The Broadband Computer Company’s Alex laptop uses a version of the Ubuntu Linux operating system, which includes basic functions such as web access, email, a media player and photo editor. Andrew Holmes, product director and co-founder of the firm, claims it was designed “by people who themselves don’t like computers”.
The launch represents a growing trend towards stripped down, basic PCs with reduced functionality aimed at groups assumed to be put off by standard PC set-ups. Alex comes just a few months after TV presenter Valerie Singleton announced the SimplicITy range of Linux PCs for elderly people. There have also been numerous similar stripped-down devices aimed at schools.
“We are competing with SimplicITy to an extent, but what you get from us is support,” Holmes told PCR. “Where SimplicITy has taken a flavour of Linux and offered you four big buttons to click, I think it just leaves you there. What we’re saying is this is a subscription – you pay by the month so we will be with you every step of the way.”

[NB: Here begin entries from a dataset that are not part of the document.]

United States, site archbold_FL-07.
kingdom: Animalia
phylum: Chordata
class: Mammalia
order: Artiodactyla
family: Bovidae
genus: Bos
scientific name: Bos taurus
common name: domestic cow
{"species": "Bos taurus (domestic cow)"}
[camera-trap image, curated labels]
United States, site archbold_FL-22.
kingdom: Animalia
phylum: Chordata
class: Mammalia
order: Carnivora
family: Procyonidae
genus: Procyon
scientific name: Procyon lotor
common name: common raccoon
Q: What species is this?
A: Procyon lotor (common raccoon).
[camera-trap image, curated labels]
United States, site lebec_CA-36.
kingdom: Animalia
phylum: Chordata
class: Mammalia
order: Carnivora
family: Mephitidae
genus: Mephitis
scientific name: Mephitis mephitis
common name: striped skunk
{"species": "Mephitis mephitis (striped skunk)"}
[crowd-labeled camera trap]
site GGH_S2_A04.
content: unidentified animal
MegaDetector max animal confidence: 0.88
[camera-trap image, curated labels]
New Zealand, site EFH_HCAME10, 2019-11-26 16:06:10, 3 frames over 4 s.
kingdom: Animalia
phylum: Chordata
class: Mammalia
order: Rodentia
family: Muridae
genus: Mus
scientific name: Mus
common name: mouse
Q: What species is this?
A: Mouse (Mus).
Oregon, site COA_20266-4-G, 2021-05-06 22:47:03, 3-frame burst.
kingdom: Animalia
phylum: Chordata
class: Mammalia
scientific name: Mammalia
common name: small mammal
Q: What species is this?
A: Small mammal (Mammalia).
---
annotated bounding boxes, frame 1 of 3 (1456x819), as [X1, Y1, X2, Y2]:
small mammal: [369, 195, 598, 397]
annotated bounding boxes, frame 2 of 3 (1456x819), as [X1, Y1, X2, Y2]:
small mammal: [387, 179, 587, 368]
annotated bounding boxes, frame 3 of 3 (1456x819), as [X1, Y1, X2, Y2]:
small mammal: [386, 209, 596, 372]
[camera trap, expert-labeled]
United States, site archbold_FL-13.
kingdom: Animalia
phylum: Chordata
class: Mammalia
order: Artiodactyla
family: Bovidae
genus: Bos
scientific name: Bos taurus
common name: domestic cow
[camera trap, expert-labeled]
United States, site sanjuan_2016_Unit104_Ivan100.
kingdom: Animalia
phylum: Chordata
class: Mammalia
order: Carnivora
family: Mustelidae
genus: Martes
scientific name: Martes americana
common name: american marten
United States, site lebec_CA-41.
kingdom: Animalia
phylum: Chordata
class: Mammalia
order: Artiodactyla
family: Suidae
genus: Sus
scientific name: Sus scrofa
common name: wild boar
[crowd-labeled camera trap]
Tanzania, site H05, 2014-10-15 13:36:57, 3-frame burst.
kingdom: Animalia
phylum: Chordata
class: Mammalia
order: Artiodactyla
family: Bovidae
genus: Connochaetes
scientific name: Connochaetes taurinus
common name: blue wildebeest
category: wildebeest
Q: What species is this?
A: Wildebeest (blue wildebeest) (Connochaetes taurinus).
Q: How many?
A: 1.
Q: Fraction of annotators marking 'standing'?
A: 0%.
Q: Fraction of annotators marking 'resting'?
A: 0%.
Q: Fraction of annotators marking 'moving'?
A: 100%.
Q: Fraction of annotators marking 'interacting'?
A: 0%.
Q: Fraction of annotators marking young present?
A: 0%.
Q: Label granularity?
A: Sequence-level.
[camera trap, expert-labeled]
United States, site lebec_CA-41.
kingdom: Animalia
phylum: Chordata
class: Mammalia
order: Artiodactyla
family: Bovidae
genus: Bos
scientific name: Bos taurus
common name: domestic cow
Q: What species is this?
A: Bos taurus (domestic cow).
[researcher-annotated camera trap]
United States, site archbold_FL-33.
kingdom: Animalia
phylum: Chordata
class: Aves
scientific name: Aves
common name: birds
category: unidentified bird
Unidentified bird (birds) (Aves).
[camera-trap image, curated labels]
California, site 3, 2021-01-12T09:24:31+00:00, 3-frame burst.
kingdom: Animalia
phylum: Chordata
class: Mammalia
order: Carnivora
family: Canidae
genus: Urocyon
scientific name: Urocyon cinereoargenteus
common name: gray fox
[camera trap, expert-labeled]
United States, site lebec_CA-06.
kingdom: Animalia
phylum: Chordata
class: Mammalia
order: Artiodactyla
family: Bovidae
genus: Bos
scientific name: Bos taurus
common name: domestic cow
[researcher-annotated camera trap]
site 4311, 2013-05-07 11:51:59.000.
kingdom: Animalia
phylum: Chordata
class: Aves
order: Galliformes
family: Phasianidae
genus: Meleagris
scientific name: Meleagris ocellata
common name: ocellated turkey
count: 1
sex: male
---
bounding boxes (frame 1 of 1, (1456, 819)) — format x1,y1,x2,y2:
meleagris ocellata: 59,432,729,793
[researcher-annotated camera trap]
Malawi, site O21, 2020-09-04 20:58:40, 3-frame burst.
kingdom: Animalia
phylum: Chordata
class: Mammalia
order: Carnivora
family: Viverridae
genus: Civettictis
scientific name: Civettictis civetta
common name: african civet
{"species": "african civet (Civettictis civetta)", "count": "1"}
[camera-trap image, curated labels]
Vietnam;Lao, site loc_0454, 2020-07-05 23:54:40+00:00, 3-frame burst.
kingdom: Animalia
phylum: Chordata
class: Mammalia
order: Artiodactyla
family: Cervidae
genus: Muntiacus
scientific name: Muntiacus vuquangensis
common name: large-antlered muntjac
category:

As Holmes suggests, this service comes at a cost. On top of the £400 price tag for the 15.4-inch laptop (soon to be upgraded to 15.6-inch), users must pay a monthly fee of £9.99, or £24.99 if they want broadband too.
“Our research is very clear – people, especially older users, are concerned about starting new things, being confused and having to rely on friends and family for help. We found that in terms of pricing, people were perfectly happy with £9.99 a month, plus the hardware price. The market we’re looking for – potential silver surfers – has got a bit more disposable income and we hope they’ll be prepared to pay for the service that we offer,” Holmes added.
Alex is currently being sold directly, but The Broadband Computer Company will be looking to move the device into retail outlets and ‘special interest groups’.